Another question
Why doesn't correlation imply causation?
It is simple but i am getting very muddled! i.e. why, doesnt the data prove just that?
There's actually a Wikipedia article on this. It's a very famous statistical concept.
To summarise it though, the WIkipedia article presents several counter-examples to disprove that "correlation must imply causation". The Wikipedia article also suggests reasons why there may be no causation between the two variables you're modelling,
If you're not bothered to read the entire Wikipedia page, this is perhaps one of the examples I feel illustrates the point the most..
As ice cream sales increase, the rate of drowning deaths increases sharply.
Therefore, ice cream consumption causes drowning.
This example fails to recognize the importance of time of year and temperature to ice cream sales. Ice cream is sold during the hot summer months at a much greater rate than during colder times, and it is during these hot summer months that people are more likely to engage in activities involving water, such as swimming.

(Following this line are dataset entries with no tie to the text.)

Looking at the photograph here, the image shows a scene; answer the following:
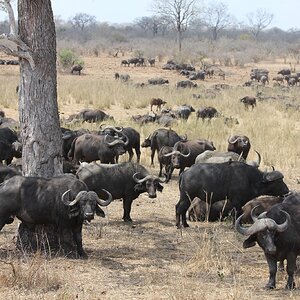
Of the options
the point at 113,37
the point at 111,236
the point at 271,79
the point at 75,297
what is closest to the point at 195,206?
the point at 111,236

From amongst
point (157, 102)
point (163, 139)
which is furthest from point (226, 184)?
point (157, 102)

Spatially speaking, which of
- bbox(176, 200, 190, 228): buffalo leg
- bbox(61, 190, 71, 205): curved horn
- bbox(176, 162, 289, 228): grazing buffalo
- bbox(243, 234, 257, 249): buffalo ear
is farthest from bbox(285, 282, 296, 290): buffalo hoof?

The increased drowning deaths are simply caused by more exposure to water-based activities, not ice cream. The stated conclusion is false.
In short, here, the two variables seemed highly correlated, but not because one caused the other. But rather, there was a hidden
third variable that was causing both to increase.
The Wikipedia article shows that in general, this might not be the only reason that disproves "correlation implies causation". But this reason seems to be the easiest to understand, in my opinion.